Intrinsic Dimension Estimation
Published:
Tensorized (and parallelizable) pytorch implementation of the algorithm for intrinsic dimension estimation
Code : https://github.com/Tikquuss/intrinsics_dimension
1. Maximum Likelihood Estimation appoach
Calculates intrinsic dimension of the provided data points with the Maximum Likelihood Estimation appoach.
References:
- [1] Elizaveta Levina and Peter J Bickel. Maximum likelihood estimation of intrinsic dimension. In Advances in neural information processing systems, pp. 777–784, 2005. https://www.stat.berkeley.edu/~bickel/mldim.pdf
- [2] David J.C. MacKay and Zoubin Ghahramani. Comments on ‘maximum likelihood estimation of intrinsic dimension’ by e. levina and p. bickel (2004), 2005. http://www.inference.org.uk/mackay/dimension/
- [3] THE INTRINSIC DIMENSION OF IMAGES AND ITS IMPACT ON LEARNING, Phillip Pope, Chen Zhu, Ahmed Abdelkader, Micah Goldblum, Tom Goldstein. https://openreview.net/pdf?id=XJk19XzGq2J
One of the main approaches to intrinsic dimension estimation is to examine a neighborhood around each point in the dataset, and compute the Euclidean distance to the $k^{th}$ nearest neighbor. Assuming that density is constant within small neighborhoods, the Maximum Likelihood Estimation (MLE) of [1] uses a Poisson process to model the number of points found by random sampling within a given radius around each sample point. By relating the rate of this process to the surface area of the sphere, the likelihood equations yield an estimate of the ID at a given point $x$ as: \(\hat{m}_k(x) = \bigg[ \frac{1}{k-1} \sum_{j=1}^{k-1} log \frac{T_k(x)}{T_j(x)} \bigg]^{-1}\)

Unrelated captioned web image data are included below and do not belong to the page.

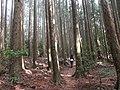 野馬瞰步道 Yemakan Trail - panoramio (2).jpg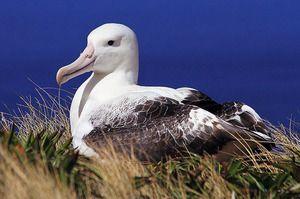 Pták z albatrosu. Kdo jsou blázniví albatrosové?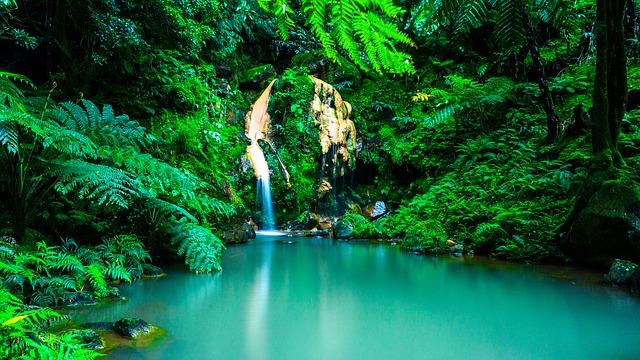 Vodopády na Azoroch.jpg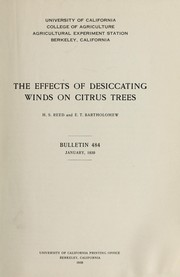 Cover of: The effects of desiccating winds on citrus trees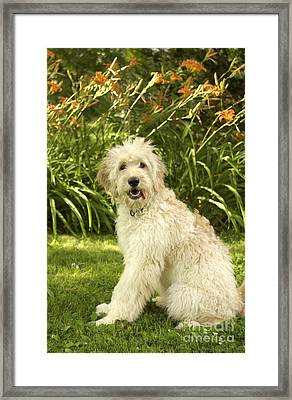 Lily The Goldendoodle With Daylilies Framed Print by Anna Lisa Yoder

where $T_j(x)$ is the Euclidean ($l_2$) distance from $x$ to its $j^{th}$ nearest neighbor. [1] propose to average the local estimates at each point to obtain a global estimate ($n$ is the number of sample) \(\hat{m}_k = \frac{1}{n} \sum_{i=1}^{n} \hat{m}_k(x_i)\) [2] suggestion a correction based on averaging of inverses \(\hat{m}_k = \bigg[ \frac{1}{n} \sum_{i=1}^{n} \hat{m}_k(x_i)^{-1} \bigg]^{-1} = \bigg[ \frac{1}{n(k-1)} \sum_{i=1}^{n} \sum_{j=1}^{k-1} log \frac{T_k(x_i)}{T_j(x_i)} \bigg]^{-1}\)
2. TWO-NN
Calculates intrinsic dimension of the provided data points with the TWO-NN algorithm.
References:
- E. Facco, M. d’Errico, A. Rodriguez & A. Laio. Estimating the intrinsic dimension of datasets by a minimal neighborhood information. https://doi.org/10.1038/s41598-017-11873-y
2-NN algorithm :
- Compute the pairwise distances for each point in the dataset $i = 1, …, N$.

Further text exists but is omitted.